Some of these Adirondack hippies are, in fact, Paulistas. There is more than one counterculture up here, and the doobie-burning anti-war free-marketeers are not really so rare. None of these dopehead peacenik capitalists seemed the least bit interested in politics. Their minds were a million miles away from anything to do with candidates and elections.

For a few moments, my thoughts were similarly remote from the story I had been chasing for days. The duel guitar solos of the bumblebee band's "Whipping Post" entranced me, and there was no deadline in my mind. They could have played all night, but I couldn't stay all night.

Here in this Sleepy Hollow land on Halloween, the resurrected Reaganite dream has disturbed the slumbers of Frank Rich many miles away in Manhattan. Is this the Second Coming? the Third? the Fourth? Goldwater to Reagan to Gingrich to . . . Doug Hoffman?

Haunted by Hoffman will never become a classic DVD in the collections of horror-movie buffs. Jason or Freddie Krueger, he ain't. And if the Nightmare On Main Street in Saranac Lake is any indication, the Left will have a hard time turning the town's native son into a Scary Right-Wing Monster.

"The Second Coming" by Yeats warns of apocalyptic consequences when the best lack all conviction -- a phrase that cannot be applied to Hoffman, whose strongest claim to the loyalty of his supporters is that he has quite strong convictions about matters economic, fiscal and monetary.

Watching while the apolitical adults of the Adirondacks reveled in childlike non-innocence on Halloween, I wondered what Judge Bork might say. Was this liberty or license? And what of Yeats, whose blood-dimmed tide has receded in cultural memory?

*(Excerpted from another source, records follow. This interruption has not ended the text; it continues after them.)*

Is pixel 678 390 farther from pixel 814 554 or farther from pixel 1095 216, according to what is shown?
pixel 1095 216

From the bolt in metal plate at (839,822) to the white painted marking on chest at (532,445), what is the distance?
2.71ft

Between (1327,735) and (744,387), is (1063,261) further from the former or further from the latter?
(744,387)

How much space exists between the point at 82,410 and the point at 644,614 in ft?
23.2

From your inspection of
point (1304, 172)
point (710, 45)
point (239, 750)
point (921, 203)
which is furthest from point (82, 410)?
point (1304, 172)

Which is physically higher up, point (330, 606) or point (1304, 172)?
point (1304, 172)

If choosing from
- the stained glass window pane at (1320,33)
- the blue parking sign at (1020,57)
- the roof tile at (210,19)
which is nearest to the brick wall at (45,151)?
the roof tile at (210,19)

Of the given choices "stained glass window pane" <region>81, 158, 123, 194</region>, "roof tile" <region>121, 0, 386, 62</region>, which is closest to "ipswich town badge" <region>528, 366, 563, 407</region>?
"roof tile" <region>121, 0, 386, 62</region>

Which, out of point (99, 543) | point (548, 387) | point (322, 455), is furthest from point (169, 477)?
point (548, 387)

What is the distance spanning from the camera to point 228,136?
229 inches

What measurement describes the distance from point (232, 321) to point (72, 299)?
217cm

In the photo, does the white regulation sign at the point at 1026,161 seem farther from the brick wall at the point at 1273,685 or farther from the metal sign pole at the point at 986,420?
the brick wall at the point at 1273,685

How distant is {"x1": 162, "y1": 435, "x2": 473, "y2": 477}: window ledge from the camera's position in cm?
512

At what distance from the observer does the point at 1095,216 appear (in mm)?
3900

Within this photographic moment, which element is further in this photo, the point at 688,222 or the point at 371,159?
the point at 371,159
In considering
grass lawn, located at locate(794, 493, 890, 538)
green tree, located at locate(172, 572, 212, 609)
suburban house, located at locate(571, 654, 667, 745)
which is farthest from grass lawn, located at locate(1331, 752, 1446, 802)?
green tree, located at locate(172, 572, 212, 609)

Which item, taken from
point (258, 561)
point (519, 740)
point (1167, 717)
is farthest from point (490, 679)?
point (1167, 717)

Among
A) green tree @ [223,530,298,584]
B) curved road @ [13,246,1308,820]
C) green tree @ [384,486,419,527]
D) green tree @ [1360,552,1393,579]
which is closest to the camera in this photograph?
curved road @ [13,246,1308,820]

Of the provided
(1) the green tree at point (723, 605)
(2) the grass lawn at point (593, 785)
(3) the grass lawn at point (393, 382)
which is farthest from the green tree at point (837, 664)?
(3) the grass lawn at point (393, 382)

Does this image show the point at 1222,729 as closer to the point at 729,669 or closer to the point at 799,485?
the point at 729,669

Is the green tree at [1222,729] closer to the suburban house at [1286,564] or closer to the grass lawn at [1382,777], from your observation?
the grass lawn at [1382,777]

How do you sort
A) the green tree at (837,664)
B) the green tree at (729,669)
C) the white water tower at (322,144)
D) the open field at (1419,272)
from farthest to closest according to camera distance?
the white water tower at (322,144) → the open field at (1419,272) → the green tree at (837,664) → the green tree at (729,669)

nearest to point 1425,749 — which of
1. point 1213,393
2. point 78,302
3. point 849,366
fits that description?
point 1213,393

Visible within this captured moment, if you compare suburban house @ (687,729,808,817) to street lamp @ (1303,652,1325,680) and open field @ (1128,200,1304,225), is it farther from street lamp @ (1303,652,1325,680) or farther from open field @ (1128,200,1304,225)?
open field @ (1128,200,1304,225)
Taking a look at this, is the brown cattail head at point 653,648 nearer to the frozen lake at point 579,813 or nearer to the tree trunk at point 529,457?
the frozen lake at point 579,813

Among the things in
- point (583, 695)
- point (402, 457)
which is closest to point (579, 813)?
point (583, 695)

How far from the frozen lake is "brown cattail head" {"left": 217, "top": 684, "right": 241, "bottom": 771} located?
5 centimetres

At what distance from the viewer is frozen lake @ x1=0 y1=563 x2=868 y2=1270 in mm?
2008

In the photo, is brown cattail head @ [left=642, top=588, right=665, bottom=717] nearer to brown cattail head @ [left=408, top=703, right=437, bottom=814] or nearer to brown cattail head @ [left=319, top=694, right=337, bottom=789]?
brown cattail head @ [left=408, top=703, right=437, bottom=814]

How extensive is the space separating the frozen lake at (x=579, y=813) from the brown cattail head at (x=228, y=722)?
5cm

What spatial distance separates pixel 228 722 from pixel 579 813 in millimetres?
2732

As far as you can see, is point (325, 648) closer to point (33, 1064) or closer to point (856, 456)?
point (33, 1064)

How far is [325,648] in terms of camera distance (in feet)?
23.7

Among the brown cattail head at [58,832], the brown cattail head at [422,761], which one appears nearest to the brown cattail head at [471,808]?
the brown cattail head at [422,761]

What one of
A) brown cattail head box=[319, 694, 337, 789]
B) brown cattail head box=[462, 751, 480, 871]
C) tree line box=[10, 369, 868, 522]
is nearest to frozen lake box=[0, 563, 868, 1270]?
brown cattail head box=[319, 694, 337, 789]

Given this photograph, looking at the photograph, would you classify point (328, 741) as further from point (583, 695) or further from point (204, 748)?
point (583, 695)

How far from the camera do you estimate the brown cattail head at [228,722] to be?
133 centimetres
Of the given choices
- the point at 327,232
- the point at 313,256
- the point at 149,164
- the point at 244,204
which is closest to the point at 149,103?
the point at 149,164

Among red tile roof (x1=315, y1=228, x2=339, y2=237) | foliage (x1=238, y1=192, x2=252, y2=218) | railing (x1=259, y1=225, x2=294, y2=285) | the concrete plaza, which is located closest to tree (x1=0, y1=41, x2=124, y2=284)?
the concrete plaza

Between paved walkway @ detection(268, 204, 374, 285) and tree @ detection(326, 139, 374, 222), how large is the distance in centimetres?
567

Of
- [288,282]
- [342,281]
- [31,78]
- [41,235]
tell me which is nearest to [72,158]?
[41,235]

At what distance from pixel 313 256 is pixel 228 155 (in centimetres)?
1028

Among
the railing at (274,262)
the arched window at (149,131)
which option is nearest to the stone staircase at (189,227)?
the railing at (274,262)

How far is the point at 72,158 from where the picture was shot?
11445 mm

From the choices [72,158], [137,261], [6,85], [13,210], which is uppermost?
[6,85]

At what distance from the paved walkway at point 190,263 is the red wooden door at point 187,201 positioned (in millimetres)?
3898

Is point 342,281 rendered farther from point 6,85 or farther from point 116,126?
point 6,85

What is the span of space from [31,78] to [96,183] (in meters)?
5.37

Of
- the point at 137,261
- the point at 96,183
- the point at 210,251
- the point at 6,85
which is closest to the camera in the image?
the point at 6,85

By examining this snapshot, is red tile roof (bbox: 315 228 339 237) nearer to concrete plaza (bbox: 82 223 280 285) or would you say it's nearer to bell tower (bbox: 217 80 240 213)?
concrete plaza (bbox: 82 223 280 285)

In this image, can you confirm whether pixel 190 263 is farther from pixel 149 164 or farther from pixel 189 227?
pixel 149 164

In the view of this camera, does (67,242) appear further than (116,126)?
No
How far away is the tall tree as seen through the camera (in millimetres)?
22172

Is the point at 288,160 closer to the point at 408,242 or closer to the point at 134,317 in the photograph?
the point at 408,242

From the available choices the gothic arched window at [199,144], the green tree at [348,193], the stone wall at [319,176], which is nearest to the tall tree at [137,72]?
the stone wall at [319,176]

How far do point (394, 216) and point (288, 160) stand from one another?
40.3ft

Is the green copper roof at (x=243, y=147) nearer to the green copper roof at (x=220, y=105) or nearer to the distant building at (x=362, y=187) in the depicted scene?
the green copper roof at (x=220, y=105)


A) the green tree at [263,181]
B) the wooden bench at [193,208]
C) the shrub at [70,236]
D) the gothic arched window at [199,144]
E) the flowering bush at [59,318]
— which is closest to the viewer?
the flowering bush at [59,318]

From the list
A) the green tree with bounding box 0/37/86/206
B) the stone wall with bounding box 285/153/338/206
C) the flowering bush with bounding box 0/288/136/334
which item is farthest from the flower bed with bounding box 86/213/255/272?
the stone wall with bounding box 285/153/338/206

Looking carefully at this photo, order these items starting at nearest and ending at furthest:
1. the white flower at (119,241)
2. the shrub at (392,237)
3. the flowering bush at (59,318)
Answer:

Questions multiply and answers are still as scarce as ever. Revelations? We've got none yet.
Surely some revelation is at hand;
Surely the Second Coming is at hand . . .
The Second Coming! . . .
The darkness drops again; but now I know
That twenty centuries of stony sleep
Were vexed to nightmare by a rocking cradle,
And what rough beast, its hour come round at last,
Slouches towards Bethlehem to be born?


  1. Foggy recollection of the History Channel says Halloween was, at first, an adult holiday. Not until the 20th century did children join.